## BRANO ESTRATTO
----

La strada giusta contro le droghe non è l’intolleranza, riflettiamo su libertà e consapevolezza

La cronaca drammatica, scandita dal succedersi serrato di episodi tendenzialmente analoghi, costituisce spesso la breccia per rimettere ciclicamente a tema fenomeni sociali più ampi, di tipo strutturale e di impatto generalizzato: è il caso di strettissima attualità di alcune tragiche morti di giovanissimi, in connessione causale con l’assunzione di sostanze stupefacenti.

In questo frangente, a raggiungere i vertici dell’agenda del dibattito pubblico è nuovamente la ricerca – non necessariamente coincidente – di spiegazioni e di soluzioni alla questione problematica del consumo massivo di droghe, soprattutto in fasi biografiche precoci. Un tema indubbiamente controverso, come sempre avviene quando a essere ridiscusso è il fragilissimo confine tra stili comportamentali privati e norme di ordine pubblico, secondo accezioni mobili e diversamente intense di devianza.

----

## DATI REGISTRATI
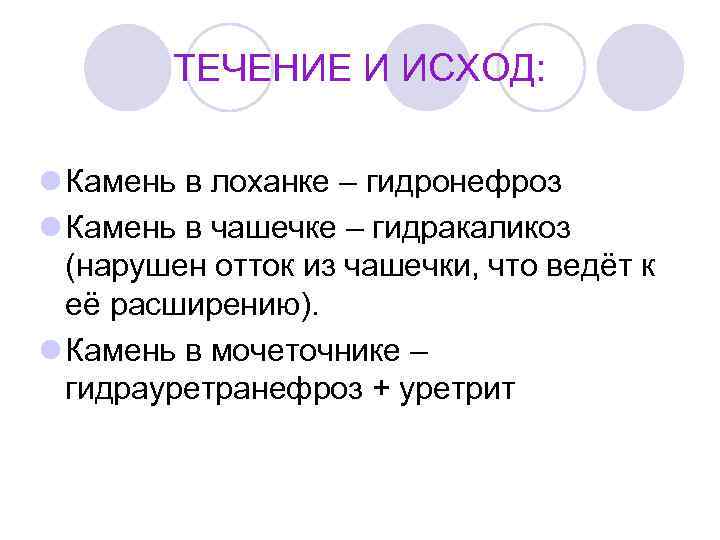 ТЕЧЕНИЕ И ИСХОД:

Камень в лоханке – гидронефроз

Камень в чашечке – гидракаликоз (нарушен отток из чашечки, что ведёт к её расширению).

Камень в мочеточнике – гидрауретранефроз + уретрит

----

## INDICAZIONI DI LAVORO
Prosegua il testo sulle droghe a partire dalla sua ultima frase. Le righe non hanno alcun rapporto con il testo sulle droghe.

## RISPOSTA QUI SOTTO
I provvedimenti securitari contingenti, probabilmente indotti dalla cifra emergenziale con cui si è teso in questi giorni a rappresentare un fenomeno in realtà ben sedimentato, sistemico e di lunghissima durata, si sono focalizzati in particolare sui contesti spaziali collettivi che hanno fatto da sfondo ai decessi: luoghi pubblici ad esplicita destinazione ricreativa, dei quali si contestano i vincoli e le modalità espressive, fino a deliberarne la chiusura perentoria, a estremo monito per ogni spazio analogo. Se questa può essere rubricata come una presa di posizione a valle, opinabile non tanto nella sua legittimità tecnica quanto nella sua parzialità sostanziale, una disamina più articolata del problema dovrebbe forse tentare di risalire a monte. Dovrebbe interrogarsi sulle possibili strategie ex-ante, preventive, non solo per contrastare gli esiti più estremi dell’assunzione sregolata di droghe su larga scala, ma anche per cercare di fare luce sui percorsi di scelta individuale che conducono un numero decisamente rilevante di persone a tradurre l’azione dell’assunzione una tantum di stupefacenti in comportamento abituale. E – a complicare il tutto – per perseguire l’obiettivo dell’efficacia, questo tentativo interpretativo dovrebbe provare a mantenersi scevro da tautologie, insite nella sanzione assiomatica della ‘Droga’ come presenza estranea ‘inaccettabile e basta’ nel corpo sano della società civile. La dichiarazione di intolleranza assoluta, infatti, non ne esclude comunque l’esistenza e la persistenza, né su un piano logico né tantomeno agli effetti pratici.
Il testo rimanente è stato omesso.